História real do lutador que inspirou o filme Rocky ganha fotos e primeiro trailer
A IFC divulgou as fotos e o trailer de “Chuck”, que vai virar “Punhos de Sangue” em “tradução” brasileira. Com direção do canadense Philippe Falardeau (“O que Traz Boas Novas”), o drama indie traz Liev Schreiber (série “Ray Donovan”) como Chuck Wepner, boxeador de Nova Jersey que aguentou 15 assaltos em uma luta de pesos-pesados contra Muhammad Ali em 1975, derrubando o campeão uma vez antes de ser derrotado.
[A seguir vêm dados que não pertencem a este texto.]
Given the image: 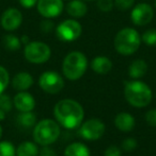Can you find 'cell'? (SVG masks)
<instances>
[{"instance_id":"obj_1","label":"cell","mask_w":156,"mask_h":156,"mask_svg":"<svg viewBox=\"0 0 156 156\" xmlns=\"http://www.w3.org/2000/svg\"><path fill=\"white\" fill-rule=\"evenodd\" d=\"M54 115L57 122L67 129H74L82 123L85 112L80 103L72 99H63L56 103Z\"/></svg>"},{"instance_id":"obj_2","label":"cell","mask_w":156,"mask_h":156,"mask_svg":"<svg viewBox=\"0 0 156 156\" xmlns=\"http://www.w3.org/2000/svg\"><path fill=\"white\" fill-rule=\"evenodd\" d=\"M124 96L131 106L142 108L151 103L153 94L148 84L139 80H133L125 82Z\"/></svg>"},{"instance_id":"obj_3","label":"cell","mask_w":156,"mask_h":156,"mask_svg":"<svg viewBox=\"0 0 156 156\" xmlns=\"http://www.w3.org/2000/svg\"><path fill=\"white\" fill-rule=\"evenodd\" d=\"M115 48L122 55H131L141 45V36L134 28H124L120 30L115 37Z\"/></svg>"},{"instance_id":"obj_4","label":"cell","mask_w":156,"mask_h":156,"mask_svg":"<svg viewBox=\"0 0 156 156\" xmlns=\"http://www.w3.org/2000/svg\"><path fill=\"white\" fill-rule=\"evenodd\" d=\"M88 68L87 56L80 51H72L64 58L62 72L70 81H77L86 73Z\"/></svg>"},{"instance_id":"obj_5","label":"cell","mask_w":156,"mask_h":156,"mask_svg":"<svg viewBox=\"0 0 156 156\" xmlns=\"http://www.w3.org/2000/svg\"><path fill=\"white\" fill-rule=\"evenodd\" d=\"M61 134L60 124L52 119H44L36 124L33 140L41 146H49L57 141Z\"/></svg>"},{"instance_id":"obj_6","label":"cell","mask_w":156,"mask_h":156,"mask_svg":"<svg viewBox=\"0 0 156 156\" xmlns=\"http://www.w3.org/2000/svg\"><path fill=\"white\" fill-rule=\"evenodd\" d=\"M24 56L29 63L44 64L51 56V50L43 41H29L24 48Z\"/></svg>"},{"instance_id":"obj_7","label":"cell","mask_w":156,"mask_h":156,"mask_svg":"<svg viewBox=\"0 0 156 156\" xmlns=\"http://www.w3.org/2000/svg\"><path fill=\"white\" fill-rule=\"evenodd\" d=\"M39 85L45 93L56 94L63 89L64 80L57 71H45L40 76Z\"/></svg>"},{"instance_id":"obj_8","label":"cell","mask_w":156,"mask_h":156,"mask_svg":"<svg viewBox=\"0 0 156 156\" xmlns=\"http://www.w3.org/2000/svg\"><path fill=\"white\" fill-rule=\"evenodd\" d=\"M82 32L81 25L76 19H65L56 28V34L62 41H74L78 39Z\"/></svg>"},{"instance_id":"obj_9","label":"cell","mask_w":156,"mask_h":156,"mask_svg":"<svg viewBox=\"0 0 156 156\" xmlns=\"http://www.w3.org/2000/svg\"><path fill=\"white\" fill-rule=\"evenodd\" d=\"M105 124L100 119H89L80 124L78 129V134L81 138L86 140H97L104 135Z\"/></svg>"},{"instance_id":"obj_10","label":"cell","mask_w":156,"mask_h":156,"mask_svg":"<svg viewBox=\"0 0 156 156\" xmlns=\"http://www.w3.org/2000/svg\"><path fill=\"white\" fill-rule=\"evenodd\" d=\"M154 17V10L149 3H138L131 12V19L135 26H146L152 21Z\"/></svg>"},{"instance_id":"obj_11","label":"cell","mask_w":156,"mask_h":156,"mask_svg":"<svg viewBox=\"0 0 156 156\" xmlns=\"http://www.w3.org/2000/svg\"><path fill=\"white\" fill-rule=\"evenodd\" d=\"M64 4L62 0H38L36 9L44 18H55L62 13Z\"/></svg>"},{"instance_id":"obj_12","label":"cell","mask_w":156,"mask_h":156,"mask_svg":"<svg viewBox=\"0 0 156 156\" xmlns=\"http://www.w3.org/2000/svg\"><path fill=\"white\" fill-rule=\"evenodd\" d=\"M23 23V14L16 8H9L2 13L0 23L6 31H15Z\"/></svg>"},{"instance_id":"obj_13","label":"cell","mask_w":156,"mask_h":156,"mask_svg":"<svg viewBox=\"0 0 156 156\" xmlns=\"http://www.w3.org/2000/svg\"><path fill=\"white\" fill-rule=\"evenodd\" d=\"M13 105L19 112H32L36 107V100L27 91H18L13 99Z\"/></svg>"},{"instance_id":"obj_14","label":"cell","mask_w":156,"mask_h":156,"mask_svg":"<svg viewBox=\"0 0 156 156\" xmlns=\"http://www.w3.org/2000/svg\"><path fill=\"white\" fill-rule=\"evenodd\" d=\"M33 78L29 72L21 71L16 73L12 79V86L15 90L26 91L33 85Z\"/></svg>"},{"instance_id":"obj_15","label":"cell","mask_w":156,"mask_h":156,"mask_svg":"<svg viewBox=\"0 0 156 156\" xmlns=\"http://www.w3.org/2000/svg\"><path fill=\"white\" fill-rule=\"evenodd\" d=\"M135 118L129 113H125V112L119 113L115 118V125L119 131L124 132V133L133 131V129L135 127Z\"/></svg>"},{"instance_id":"obj_16","label":"cell","mask_w":156,"mask_h":156,"mask_svg":"<svg viewBox=\"0 0 156 156\" xmlns=\"http://www.w3.org/2000/svg\"><path fill=\"white\" fill-rule=\"evenodd\" d=\"M67 13L73 18L83 17L88 12V6L85 3V0H72L65 6Z\"/></svg>"},{"instance_id":"obj_17","label":"cell","mask_w":156,"mask_h":156,"mask_svg":"<svg viewBox=\"0 0 156 156\" xmlns=\"http://www.w3.org/2000/svg\"><path fill=\"white\" fill-rule=\"evenodd\" d=\"M91 68L97 74H106L112 69V62L107 56H96L92 60Z\"/></svg>"},{"instance_id":"obj_18","label":"cell","mask_w":156,"mask_h":156,"mask_svg":"<svg viewBox=\"0 0 156 156\" xmlns=\"http://www.w3.org/2000/svg\"><path fill=\"white\" fill-rule=\"evenodd\" d=\"M148 71V64L143 60H135L128 67V76L134 80L142 78Z\"/></svg>"},{"instance_id":"obj_19","label":"cell","mask_w":156,"mask_h":156,"mask_svg":"<svg viewBox=\"0 0 156 156\" xmlns=\"http://www.w3.org/2000/svg\"><path fill=\"white\" fill-rule=\"evenodd\" d=\"M64 156H90V150L85 144L73 142L67 147Z\"/></svg>"},{"instance_id":"obj_20","label":"cell","mask_w":156,"mask_h":156,"mask_svg":"<svg viewBox=\"0 0 156 156\" xmlns=\"http://www.w3.org/2000/svg\"><path fill=\"white\" fill-rule=\"evenodd\" d=\"M39 148L34 142L24 141L17 147L16 156H38Z\"/></svg>"},{"instance_id":"obj_21","label":"cell","mask_w":156,"mask_h":156,"mask_svg":"<svg viewBox=\"0 0 156 156\" xmlns=\"http://www.w3.org/2000/svg\"><path fill=\"white\" fill-rule=\"evenodd\" d=\"M2 44H3L4 48L8 51H17L21 48V38L14 34H6L2 38Z\"/></svg>"},{"instance_id":"obj_22","label":"cell","mask_w":156,"mask_h":156,"mask_svg":"<svg viewBox=\"0 0 156 156\" xmlns=\"http://www.w3.org/2000/svg\"><path fill=\"white\" fill-rule=\"evenodd\" d=\"M17 122L23 127H32L36 124V115L33 112H21Z\"/></svg>"},{"instance_id":"obj_23","label":"cell","mask_w":156,"mask_h":156,"mask_svg":"<svg viewBox=\"0 0 156 156\" xmlns=\"http://www.w3.org/2000/svg\"><path fill=\"white\" fill-rule=\"evenodd\" d=\"M0 156H16V149L10 141H0Z\"/></svg>"},{"instance_id":"obj_24","label":"cell","mask_w":156,"mask_h":156,"mask_svg":"<svg viewBox=\"0 0 156 156\" xmlns=\"http://www.w3.org/2000/svg\"><path fill=\"white\" fill-rule=\"evenodd\" d=\"M141 41L146 46L155 47L156 46V29H149L141 35Z\"/></svg>"},{"instance_id":"obj_25","label":"cell","mask_w":156,"mask_h":156,"mask_svg":"<svg viewBox=\"0 0 156 156\" xmlns=\"http://www.w3.org/2000/svg\"><path fill=\"white\" fill-rule=\"evenodd\" d=\"M9 83H10V76H9L8 70L2 66H0V94H3V91L8 87Z\"/></svg>"},{"instance_id":"obj_26","label":"cell","mask_w":156,"mask_h":156,"mask_svg":"<svg viewBox=\"0 0 156 156\" xmlns=\"http://www.w3.org/2000/svg\"><path fill=\"white\" fill-rule=\"evenodd\" d=\"M12 106L13 101L10 98V96H8L6 94H0V108L6 112V113H8V112H10L12 109Z\"/></svg>"},{"instance_id":"obj_27","label":"cell","mask_w":156,"mask_h":156,"mask_svg":"<svg viewBox=\"0 0 156 156\" xmlns=\"http://www.w3.org/2000/svg\"><path fill=\"white\" fill-rule=\"evenodd\" d=\"M137 146H138L137 140L133 137L126 138V139H124L122 142V149L125 152H133V151L137 148Z\"/></svg>"},{"instance_id":"obj_28","label":"cell","mask_w":156,"mask_h":156,"mask_svg":"<svg viewBox=\"0 0 156 156\" xmlns=\"http://www.w3.org/2000/svg\"><path fill=\"white\" fill-rule=\"evenodd\" d=\"M97 8L102 12H110L112 8L115 6V1L113 0H97Z\"/></svg>"},{"instance_id":"obj_29","label":"cell","mask_w":156,"mask_h":156,"mask_svg":"<svg viewBox=\"0 0 156 156\" xmlns=\"http://www.w3.org/2000/svg\"><path fill=\"white\" fill-rule=\"evenodd\" d=\"M135 3V0H115V6L119 11H127Z\"/></svg>"},{"instance_id":"obj_30","label":"cell","mask_w":156,"mask_h":156,"mask_svg":"<svg viewBox=\"0 0 156 156\" xmlns=\"http://www.w3.org/2000/svg\"><path fill=\"white\" fill-rule=\"evenodd\" d=\"M54 30V23L49 18L44 19L41 23V31L44 33H49Z\"/></svg>"},{"instance_id":"obj_31","label":"cell","mask_w":156,"mask_h":156,"mask_svg":"<svg viewBox=\"0 0 156 156\" xmlns=\"http://www.w3.org/2000/svg\"><path fill=\"white\" fill-rule=\"evenodd\" d=\"M146 120L149 123V125L156 127V109H150L146 114Z\"/></svg>"},{"instance_id":"obj_32","label":"cell","mask_w":156,"mask_h":156,"mask_svg":"<svg viewBox=\"0 0 156 156\" xmlns=\"http://www.w3.org/2000/svg\"><path fill=\"white\" fill-rule=\"evenodd\" d=\"M121 150L117 146H110L105 150L104 156H121Z\"/></svg>"},{"instance_id":"obj_33","label":"cell","mask_w":156,"mask_h":156,"mask_svg":"<svg viewBox=\"0 0 156 156\" xmlns=\"http://www.w3.org/2000/svg\"><path fill=\"white\" fill-rule=\"evenodd\" d=\"M39 156H57L56 152L52 149L48 148V146H44L43 149L39 152Z\"/></svg>"},{"instance_id":"obj_34","label":"cell","mask_w":156,"mask_h":156,"mask_svg":"<svg viewBox=\"0 0 156 156\" xmlns=\"http://www.w3.org/2000/svg\"><path fill=\"white\" fill-rule=\"evenodd\" d=\"M19 3L23 8L31 9L38 3V0H19Z\"/></svg>"},{"instance_id":"obj_35","label":"cell","mask_w":156,"mask_h":156,"mask_svg":"<svg viewBox=\"0 0 156 156\" xmlns=\"http://www.w3.org/2000/svg\"><path fill=\"white\" fill-rule=\"evenodd\" d=\"M4 119H6V112L0 108V121H2Z\"/></svg>"},{"instance_id":"obj_36","label":"cell","mask_w":156,"mask_h":156,"mask_svg":"<svg viewBox=\"0 0 156 156\" xmlns=\"http://www.w3.org/2000/svg\"><path fill=\"white\" fill-rule=\"evenodd\" d=\"M21 44H25V45H26V44H28V43H29V38H28V37L27 36H23V37H21Z\"/></svg>"},{"instance_id":"obj_37","label":"cell","mask_w":156,"mask_h":156,"mask_svg":"<svg viewBox=\"0 0 156 156\" xmlns=\"http://www.w3.org/2000/svg\"><path fill=\"white\" fill-rule=\"evenodd\" d=\"M1 136H2V126L0 125V138H1Z\"/></svg>"},{"instance_id":"obj_38","label":"cell","mask_w":156,"mask_h":156,"mask_svg":"<svg viewBox=\"0 0 156 156\" xmlns=\"http://www.w3.org/2000/svg\"><path fill=\"white\" fill-rule=\"evenodd\" d=\"M85 1H92V0H85Z\"/></svg>"},{"instance_id":"obj_39","label":"cell","mask_w":156,"mask_h":156,"mask_svg":"<svg viewBox=\"0 0 156 156\" xmlns=\"http://www.w3.org/2000/svg\"><path fill=\"white\" fill-rule=\"evenodd\" d=\"M155 8H156V0H155Z\"/></svg>"}]
</instances>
A luta inspirou Sylvester Stallone a criar Rocky. A história é real e Stallone admitiu a inspiração, mas precisou entrar em um acordo judicial com o lutador, que o processou por não ter cumprido as promessas de pagamento feitas antes do lançamento de “Rocky”. O Chuck do título original, entretanto, acabou esquecido, vivendo à sombra do lutador da ficção. A história é melancólica, mas a prévia também inclui momentos doces e engraçados. Além de Schreiber, que inclusive escreveu o roteiro, o elenco inclui Naomi Watts (“A Série Divergente: Convergente”), Ron Perlman (“Círculo de Fogo”), Elisabeth Moss (série “Mad Men”) e Morgan Spector (série “Pessoa de Interesse”) como Stallone. O filme terá première no Festival de Tribeca, em 28 de abril, e estreia na semana seguinte nos EUA. No Brasil, o lançamento está marcado para 25 de maio.